* START Extracted entries *

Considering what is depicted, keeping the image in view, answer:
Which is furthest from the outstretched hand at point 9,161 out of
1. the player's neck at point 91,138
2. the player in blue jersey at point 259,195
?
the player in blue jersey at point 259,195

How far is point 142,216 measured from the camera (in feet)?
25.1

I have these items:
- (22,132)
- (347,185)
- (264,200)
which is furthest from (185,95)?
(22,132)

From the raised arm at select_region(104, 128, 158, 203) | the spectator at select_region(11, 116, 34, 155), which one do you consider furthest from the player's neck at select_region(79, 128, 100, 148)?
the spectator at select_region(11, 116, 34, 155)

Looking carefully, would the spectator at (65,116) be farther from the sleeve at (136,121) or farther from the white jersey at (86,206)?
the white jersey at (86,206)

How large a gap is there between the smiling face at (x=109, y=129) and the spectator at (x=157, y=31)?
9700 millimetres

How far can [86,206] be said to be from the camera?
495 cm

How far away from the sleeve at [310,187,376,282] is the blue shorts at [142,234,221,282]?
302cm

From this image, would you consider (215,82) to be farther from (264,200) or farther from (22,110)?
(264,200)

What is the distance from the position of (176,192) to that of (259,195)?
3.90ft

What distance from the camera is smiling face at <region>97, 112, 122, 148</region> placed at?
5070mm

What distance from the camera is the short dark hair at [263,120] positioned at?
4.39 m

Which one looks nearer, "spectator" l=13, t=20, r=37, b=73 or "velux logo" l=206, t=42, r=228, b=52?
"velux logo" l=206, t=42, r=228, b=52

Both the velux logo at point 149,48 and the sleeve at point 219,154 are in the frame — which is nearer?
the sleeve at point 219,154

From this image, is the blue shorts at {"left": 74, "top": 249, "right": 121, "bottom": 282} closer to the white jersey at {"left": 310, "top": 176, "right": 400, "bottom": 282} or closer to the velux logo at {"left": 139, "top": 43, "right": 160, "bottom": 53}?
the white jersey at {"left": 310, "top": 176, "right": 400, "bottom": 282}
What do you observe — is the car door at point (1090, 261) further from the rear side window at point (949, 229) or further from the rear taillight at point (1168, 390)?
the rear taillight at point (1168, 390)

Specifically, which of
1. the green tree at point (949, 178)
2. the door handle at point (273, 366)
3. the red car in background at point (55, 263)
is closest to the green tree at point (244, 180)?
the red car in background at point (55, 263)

* END Extracted entries *

• Given instruction:
Please rewrite the lines from the one containing "Both the velux" through the end of the rows as a Markdown table with the columns No. and Text, numbering each line and leaving out blank lines.

• Output of the exercise:
| No. | Text |
|---|---|
| 1 | Both the velux logo at point 149,48 and the sleeve at point 219,154 are in the frame — which is nearer? |
| 2 | the sleeve at point 219,154 |
| 3 | From this image, is the blue shorts at {"left": 74, "top": 249, "right": 121, "bottom": 282} closer to the white jersey at {"left": 310, "top": 176, "right": 400, "bottom": 282} or closer to the velux logo at {"left": 139, "top": 43, "right": 160, "bottom": 53}? |
| 4 | the white jersey at {"left": 310, "top": 176, "right": 400, "bottom": 282} |
| 5 | What do you observe — is the car door at point (1090, 261) further from the rear side window at point (949, 229) or further from the rear taillight at point (1168, 390)? |
| 6 | the rear taillight at point (1168, 390) |
| 7 | Specifically, which of |
| 8 | 1. the green tree at point (949, 178) |
| 9 | 2. the door handle at point (273, 366) |
| 10 | 3. the red car in background at point (55, 263) |
| 11 | is closest to the green tree at point (244, 180)? |
| 12 | the red car in background at point (55, 263) |